Richard Cust and Andrew Hooper received AHRC funding for a major project to research and edit the records of Court of Chivalry for the period 1634-1640.  The projected resulted in an online searchable database of records from the court's heyday, The Court of Chivalry, as well as the companion volume R.P.Cust and A.J.Hopper (eds), Cases in the High Court of Chivalry, 1634-1640 (Harleian Society, new series vol. 18, 2006). Richard, a leading authority on early Stuart political culture, is currently writing, research and talking about the material culture of lineage as well as concepts of masculinity amongst the early modern English gentry.

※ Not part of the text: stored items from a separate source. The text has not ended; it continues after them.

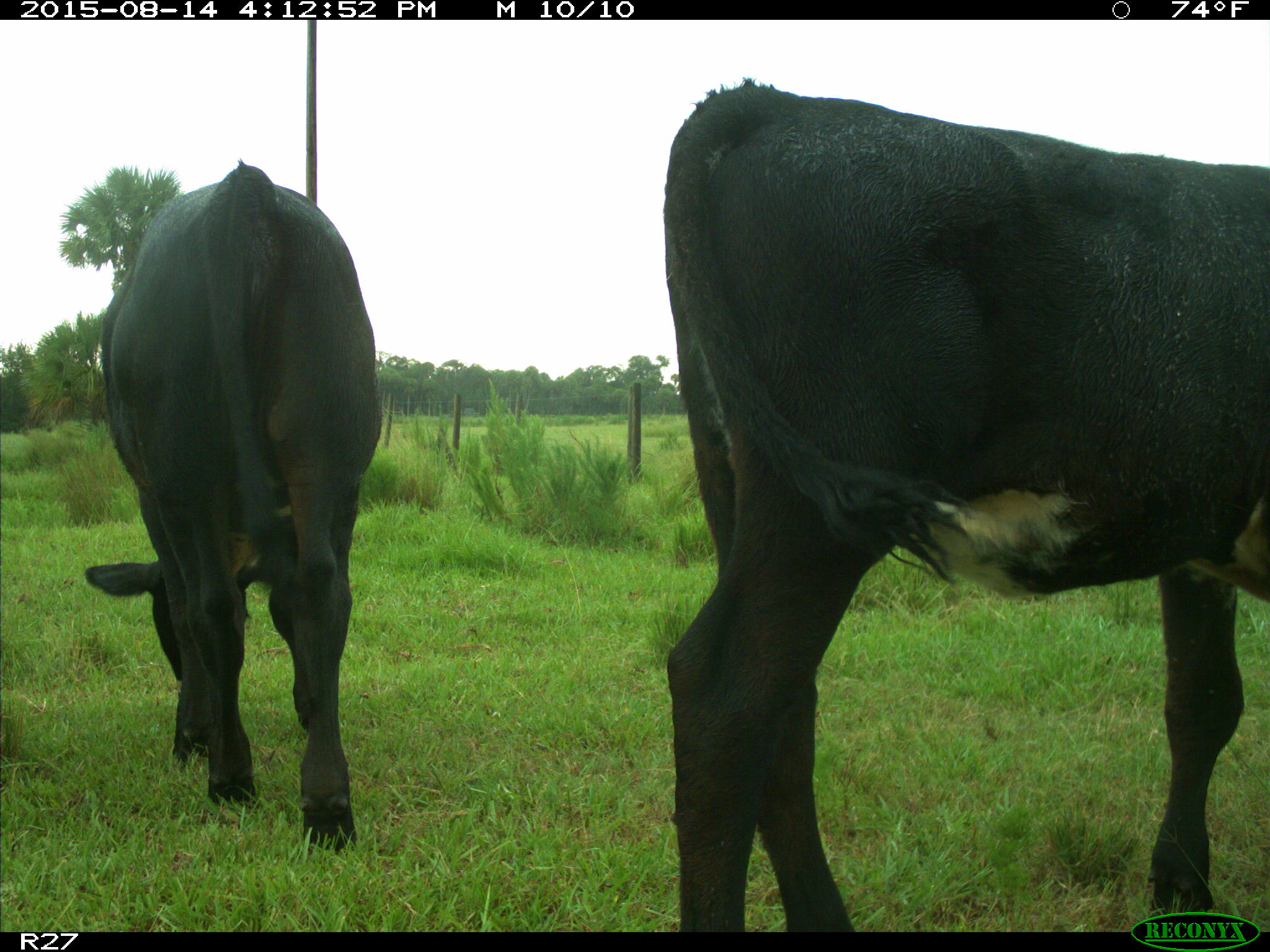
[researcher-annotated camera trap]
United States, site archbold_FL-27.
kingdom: Animalia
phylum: Chordata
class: Mammalia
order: Artiodactyla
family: Bovidae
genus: Bos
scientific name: Bos taurus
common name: domestic cow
Bos taurus (domestic cow).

Gillian Wright is currently working on a monograph on English women's poetry, the research for which has been supported by a British Academy small project grant. Hugh Adlington talks about his research in person here. Peter Auger is a founder member of the Early Modern Boundaries network and is an advocate for international collaboration. Cultural Value in Twenty-first Century England: The Case of Shakespeare, written by Kate Rumbold and Kate McCluskie of the Shakespeare Institute, is now available in paperback. Simon Smith is also a member of both the Shakespeare Institute and CREMS and has just published his new book on musical response in the early modern playhouse

CREMS is home to Birmingham Fellows from History and English Literature, including Noah Millstone, an expert on early modern pamphlets and Nick Hardy, whose work focuses particularly on the relationship between renaissance humanism and religious writing. Kate Smith, a specialist in the history of empire in the eighteenth and early nineteenth century  and Tom Cutterham - talking about his work here - whose work focuses on eighteenth-century US history, ensure that the CREMS research environment reaches beyond the seventeenth century. Marga Small and Chris Markiewizc, experts on early modern geography and exploration, and the intellectual and political history of the Ottoman empire respectively, situate the early modern world in its global context.

Research in CREMS considers the early modern period at its widest temporal and spatial parameters and offers a research community that produces cutting edge and internationally excellent research across Reformation and early modern studies.